She is now out with a 13hh mare who doesn't bat an eyelid (my girl likes to chase her around a bit, but they are friends) and a 16.3hh hunter, who bullies her like there is no tomorrow.


----------



## Damnation (28 March 2008)

As I discovered a month ago my mare can't go out with geldings. She corners them when she's in season! But she is very dominant. She needs other mares to say "Oi get away missy!". I think it very much depends on your own horse as to weather it will be ok with single sex turnout, or not as the case may be.


----------



## jesterfaerie (28 March 2008)

Never had a problem with this myself, all the horses I have ever had have been turned out together, sometimes we had more mares than geldings other times more geldings than mares and they all worked it out between themselves never had any serious problems.
The college yard I used to be on used to just turn all their horses out together, at times you would have around 20 or so horses out in one field and they never had any problems either.
However at uni they are separated, mares with mares and geldings with geldings.


----------



## AnnaJ (28 March 2008)

We have mixed groups and everyone gets on brilliant.  In fact there's a mare and a gedling who are inseparable!


----------



## asbo (28 March 2008)

we have 2 mares &amp; 1 gelding in together


----------



## Bosworth (28 March 2008)

I own a livery and have my mares and geldings completely seperate - at opposite ends of the farm. I have seen far far far too many instances of possessive geldings fighting to keep their mares. Splitting them this way has done away with  the issue of sex and seasons. They are then in small single sex herds of no more than 5 . Works well we have never had horses kicked or injured by the others.

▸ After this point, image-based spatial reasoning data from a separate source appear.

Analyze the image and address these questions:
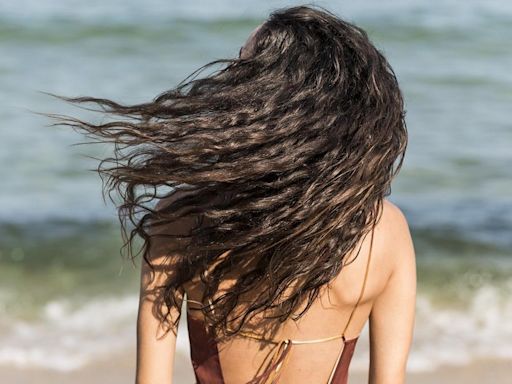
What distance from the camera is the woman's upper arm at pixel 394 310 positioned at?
72.5 inches

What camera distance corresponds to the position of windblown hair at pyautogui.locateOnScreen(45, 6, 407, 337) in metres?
1.69

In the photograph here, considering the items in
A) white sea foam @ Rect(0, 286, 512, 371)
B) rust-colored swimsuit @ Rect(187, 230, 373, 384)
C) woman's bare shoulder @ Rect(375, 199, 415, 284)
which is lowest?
rust-colored swimsuit @ Rect(187, 230, 373, 384)

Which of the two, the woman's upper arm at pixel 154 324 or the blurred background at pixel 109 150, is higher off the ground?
the blurred background at pixel 109 150

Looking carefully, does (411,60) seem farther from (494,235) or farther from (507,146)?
(494,235)

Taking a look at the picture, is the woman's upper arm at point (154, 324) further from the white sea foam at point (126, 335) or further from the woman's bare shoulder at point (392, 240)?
the white sea foam at point (126, 335)

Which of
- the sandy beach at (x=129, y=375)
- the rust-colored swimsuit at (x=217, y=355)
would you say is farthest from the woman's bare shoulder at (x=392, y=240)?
the sandy beach at (x=129, y=375)

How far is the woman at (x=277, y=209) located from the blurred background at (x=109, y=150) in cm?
120

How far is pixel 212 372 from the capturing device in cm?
193

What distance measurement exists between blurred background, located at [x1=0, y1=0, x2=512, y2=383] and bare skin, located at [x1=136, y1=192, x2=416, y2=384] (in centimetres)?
122

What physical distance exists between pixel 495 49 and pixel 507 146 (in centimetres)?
261

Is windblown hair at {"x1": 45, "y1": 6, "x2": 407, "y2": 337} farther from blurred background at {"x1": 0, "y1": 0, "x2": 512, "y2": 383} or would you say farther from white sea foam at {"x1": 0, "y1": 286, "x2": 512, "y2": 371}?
white sea foam at {"x1": 0, "y1": 286, "x2": 512, "y2": 371}

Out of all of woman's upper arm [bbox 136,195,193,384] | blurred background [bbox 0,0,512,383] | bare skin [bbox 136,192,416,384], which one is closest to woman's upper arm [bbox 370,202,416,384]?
bare skin [bbox 136,192,416,384]

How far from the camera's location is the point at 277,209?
1723 millimetres

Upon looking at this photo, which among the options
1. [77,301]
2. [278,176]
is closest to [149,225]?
[278,176]
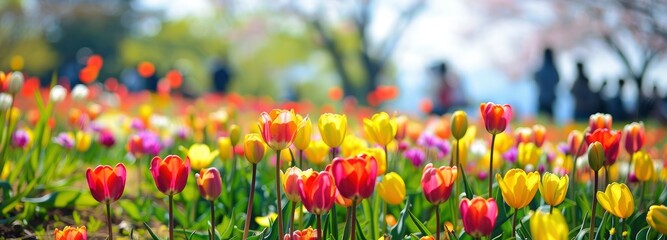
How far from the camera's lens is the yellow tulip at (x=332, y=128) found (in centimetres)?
183

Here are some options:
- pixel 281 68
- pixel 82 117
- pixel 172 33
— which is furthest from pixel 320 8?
pixel 82 117

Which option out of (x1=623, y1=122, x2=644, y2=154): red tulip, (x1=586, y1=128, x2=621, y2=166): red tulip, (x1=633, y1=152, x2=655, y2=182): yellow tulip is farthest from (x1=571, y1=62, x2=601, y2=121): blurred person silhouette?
(x1=586, y1=128, x2=621, y2=166): red tulip

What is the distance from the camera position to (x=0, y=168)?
2.65 metres

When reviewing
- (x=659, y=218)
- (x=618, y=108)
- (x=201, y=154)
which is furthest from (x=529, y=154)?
(x=618, y=108)

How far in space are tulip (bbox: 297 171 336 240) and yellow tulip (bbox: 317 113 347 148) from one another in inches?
12.0

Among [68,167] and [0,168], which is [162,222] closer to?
[0,168]

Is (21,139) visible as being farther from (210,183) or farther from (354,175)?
(354,175)

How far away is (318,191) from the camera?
1517 millimetres

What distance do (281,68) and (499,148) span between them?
38.6 metres

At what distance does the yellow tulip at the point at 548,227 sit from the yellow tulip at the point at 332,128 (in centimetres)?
66

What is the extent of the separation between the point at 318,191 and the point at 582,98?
550 inches

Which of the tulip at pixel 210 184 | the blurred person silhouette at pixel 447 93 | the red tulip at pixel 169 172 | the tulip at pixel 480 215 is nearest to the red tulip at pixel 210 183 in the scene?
the tulip at pixel 210 184

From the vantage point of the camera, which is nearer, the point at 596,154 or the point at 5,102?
the point at 596,154

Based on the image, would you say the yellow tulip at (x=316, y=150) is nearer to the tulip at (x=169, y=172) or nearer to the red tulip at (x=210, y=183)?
the red tulip at (x=210, y=183)
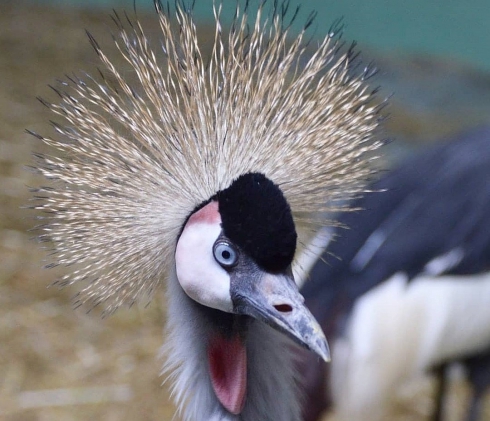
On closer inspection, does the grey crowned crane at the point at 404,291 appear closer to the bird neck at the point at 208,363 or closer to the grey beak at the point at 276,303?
the bird neck at the point at 208,363

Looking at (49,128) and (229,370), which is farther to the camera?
(49,128)

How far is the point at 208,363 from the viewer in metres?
0.98

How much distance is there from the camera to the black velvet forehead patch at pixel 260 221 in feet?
2.81

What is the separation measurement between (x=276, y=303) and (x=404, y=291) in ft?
2.61

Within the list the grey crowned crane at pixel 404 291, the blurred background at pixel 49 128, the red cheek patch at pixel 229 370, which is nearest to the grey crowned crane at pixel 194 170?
the red cheek patch at pixel 229 370

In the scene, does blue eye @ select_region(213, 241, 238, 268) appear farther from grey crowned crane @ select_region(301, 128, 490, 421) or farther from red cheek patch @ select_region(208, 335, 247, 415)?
grey crowned crane @ select_region(301, 128, 490, 421)

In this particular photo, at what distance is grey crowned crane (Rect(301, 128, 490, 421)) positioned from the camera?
1575 millimetres

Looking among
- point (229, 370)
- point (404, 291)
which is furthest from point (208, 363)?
point (404, 291)

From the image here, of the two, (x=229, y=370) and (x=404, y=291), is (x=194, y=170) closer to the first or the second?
(x=229, y=370)

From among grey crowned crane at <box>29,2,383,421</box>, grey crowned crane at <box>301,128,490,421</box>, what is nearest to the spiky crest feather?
grey crowned crane at <box>29,2,383,421</box>

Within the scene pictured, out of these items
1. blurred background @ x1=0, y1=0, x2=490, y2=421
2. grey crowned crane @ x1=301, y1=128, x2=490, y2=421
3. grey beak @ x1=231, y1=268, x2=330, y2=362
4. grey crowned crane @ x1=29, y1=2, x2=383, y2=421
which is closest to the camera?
grey beak @ x1=231, y1=268, x2=330, y2=362

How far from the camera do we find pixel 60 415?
5.91ft

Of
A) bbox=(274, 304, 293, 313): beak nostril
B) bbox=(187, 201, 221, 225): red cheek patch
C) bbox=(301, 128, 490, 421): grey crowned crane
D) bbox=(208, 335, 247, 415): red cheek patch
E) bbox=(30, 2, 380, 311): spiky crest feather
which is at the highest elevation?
bbox=(30, 2, 380, 311): spiky crest feather

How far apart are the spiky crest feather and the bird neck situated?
7 centimetres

Can't say the same when we tried mixed herds


----------



## Donkeymad (28 March 2008)

Mares, geldings, shod, unshod, we have never come across a problem.


----------



## juevans (29 March 2008)

thanks everyone for your input seems on speaking to YO yesterday that she is adimant they will all turn out together i personally have no problems with this as my 3 geldings are not fighters but some ppl on yard arnt happy but then cant please everyone....


----------